Short text fragments from websites
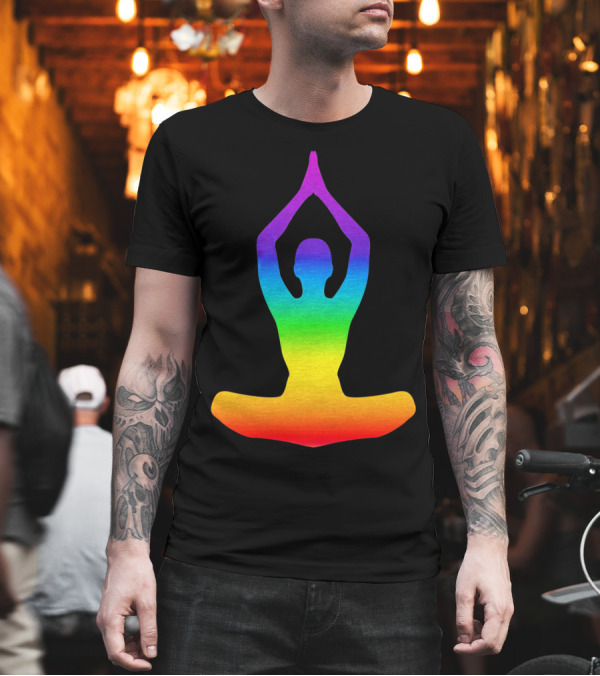 Chakra Yoga Rainbow Meditation Pose T-Shirt Chakra Yoga Rainbow Meditation Pose T-Shirt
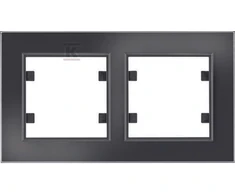 Hager Lumina aistra rėmelis 2 kartus horizontalus stiklas juodas (WL9221)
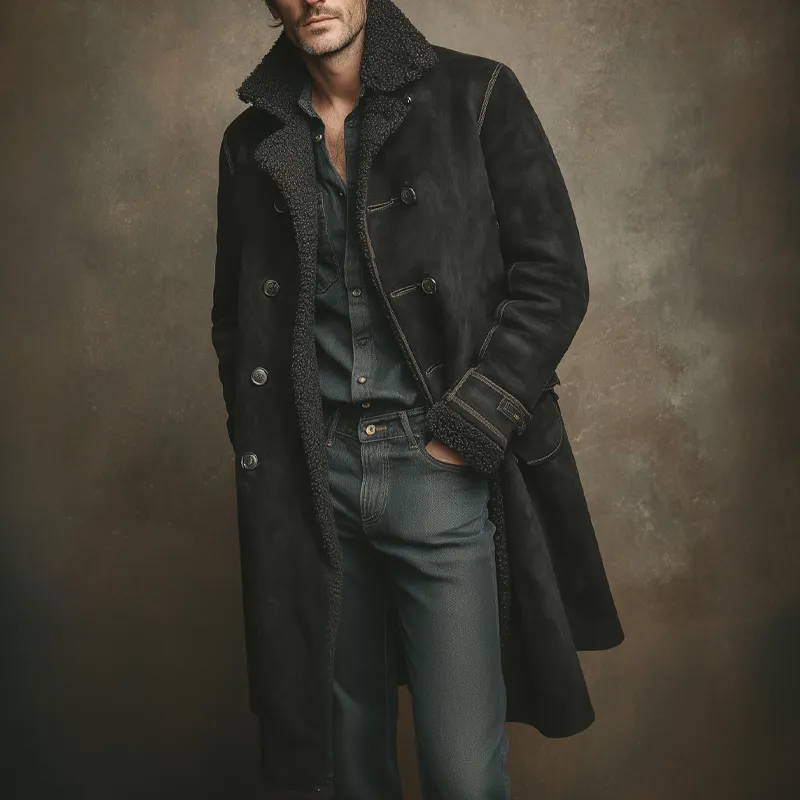 Men's Solid Color Faux Suede Patchwork Lapel Long Coat MTA1749K9X sold by Manly product image thumbnail 5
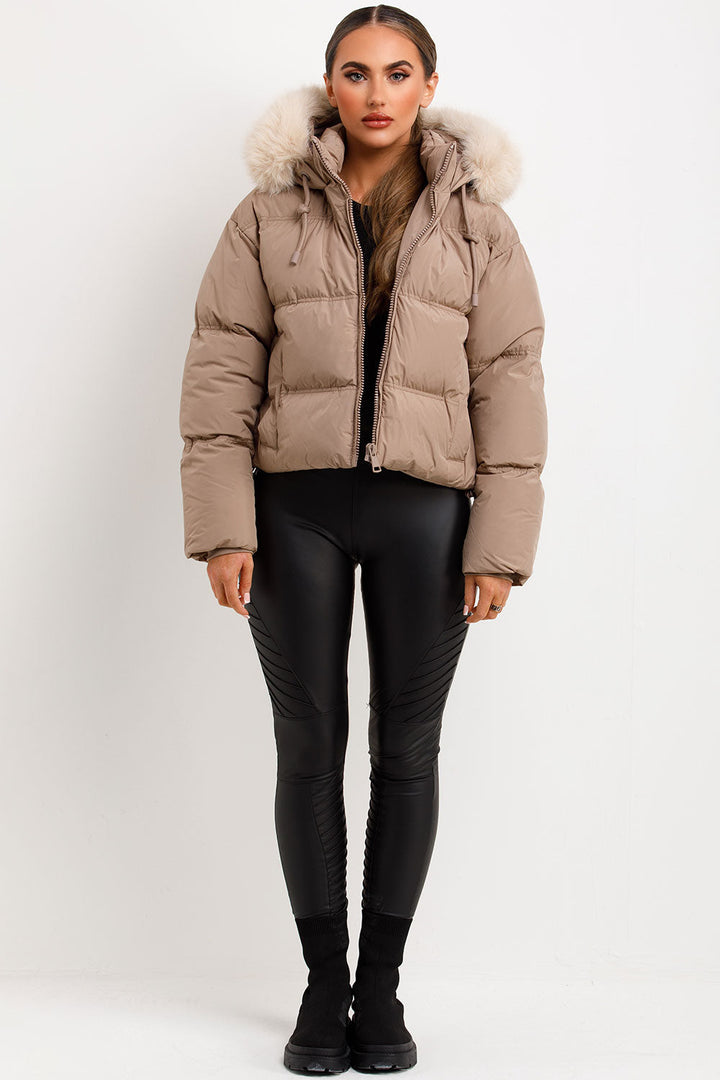 Zephy | Women’s puffer jacket with faux fur hood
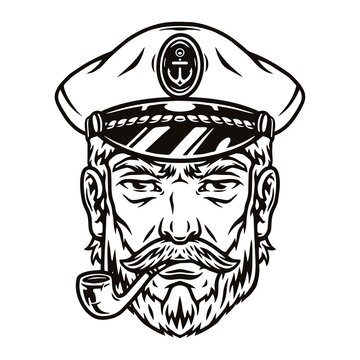 Monochrome Vintage Bearded Sailor Captain Smoking Pipe Isolated Vector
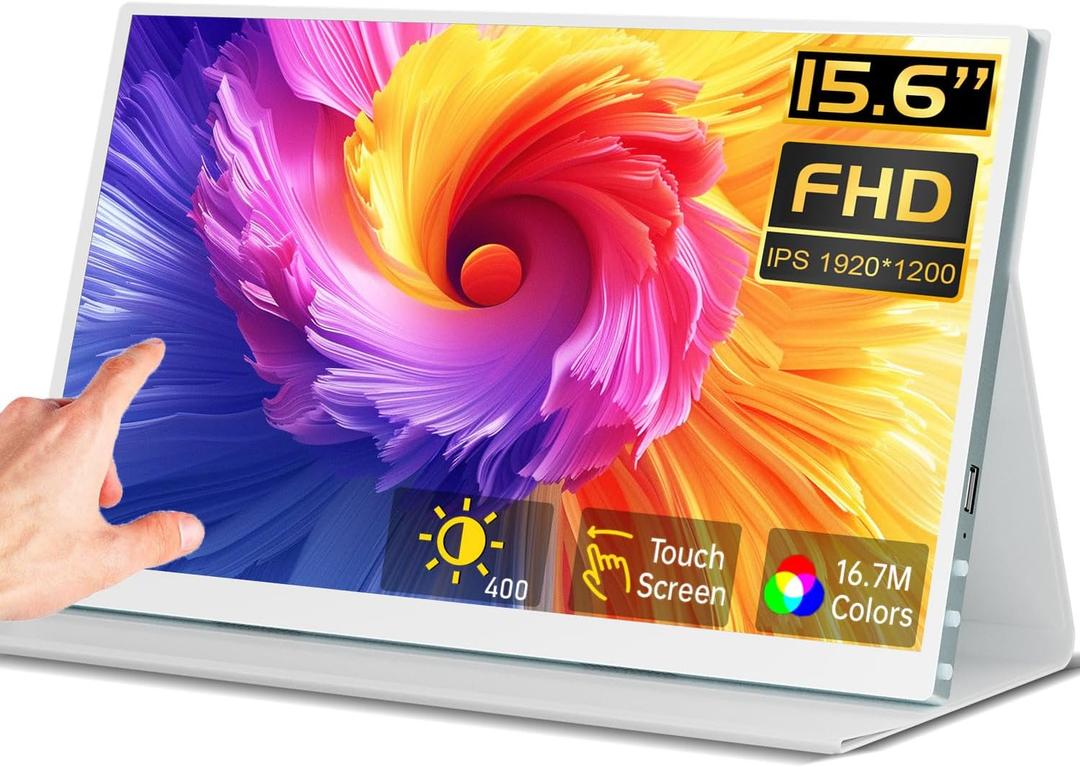 Prechen 15.6'' Touchscreen Portable Monitor, FHD IPS Display with Built-in Speaker & Protective Case, 10-Point Touch Screen, HDMI & USB-C Travel Monitors for Laptop, PC, Phone,Metal Gray + White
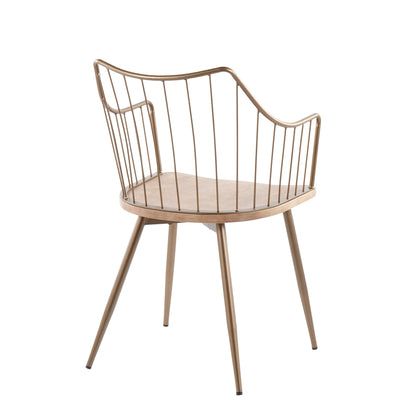 Winston - Farmhouse Chair - Antique Copper / White Washed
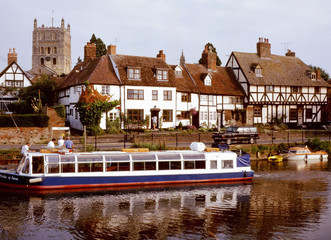 Naklejka premium teksbury cathedral city junction avon and severn rivers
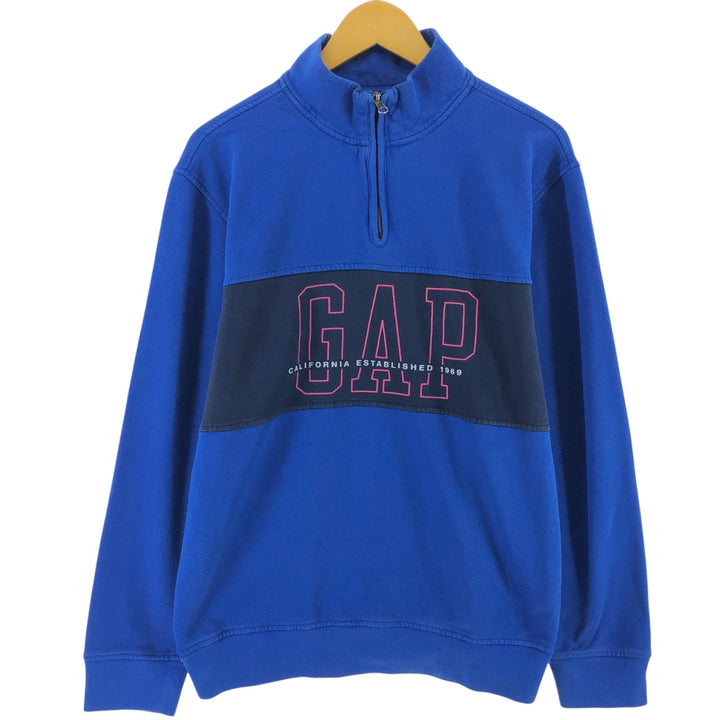 2000'S GAP Half-Zip Sweatshirt, Men's Size L cotton blue type Vintage Second Hand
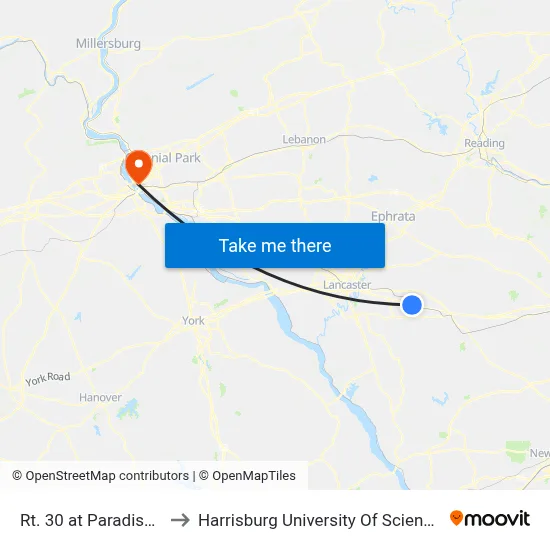 Rt. 30 at Paradise Village Inn to Harrisburg University Of Science And Technology map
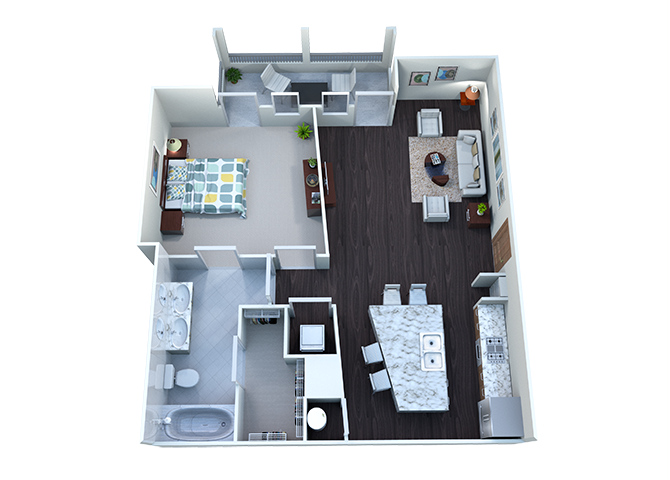 Floor plan for 1 bed, 1 bath, 695 sqft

# Task item
Both ends included, copy word for word the lines from the top of the entries above through the line with "Winston - Farmhouse". No pictures.

# Exercise answer
 Chakra Yoga Rainbow Meditation Pose T-Shirt Chakra Yoga Rainbow Meditation Pose T-Shirt
 Hager Lumina aistra rėmelis 2 kartus horizontalus stiklas juodas (WL9221)
 Men's Solid Color Faux Suede Patchwork Lapel Long Coat MTA1749K9X sold by Manly product image thumbnail 5
 Zephy | Women’s puffer jacket with faux fur hood
 Monochrome Vintage Bearded Sailor Captain Smoking Pipe Isolated Vector
 Prechen 15.6'' Touchscreen Portable Monitor, FHD IPS Display with Built-in Speaker & Protective Case, 10-Point Touch Screen, HDMI & USB-C Travel Monitors for Laptop, PC, Phone,Metal Gray + White
 Winston - Farmhouse Chair - Antique Copper / White Washed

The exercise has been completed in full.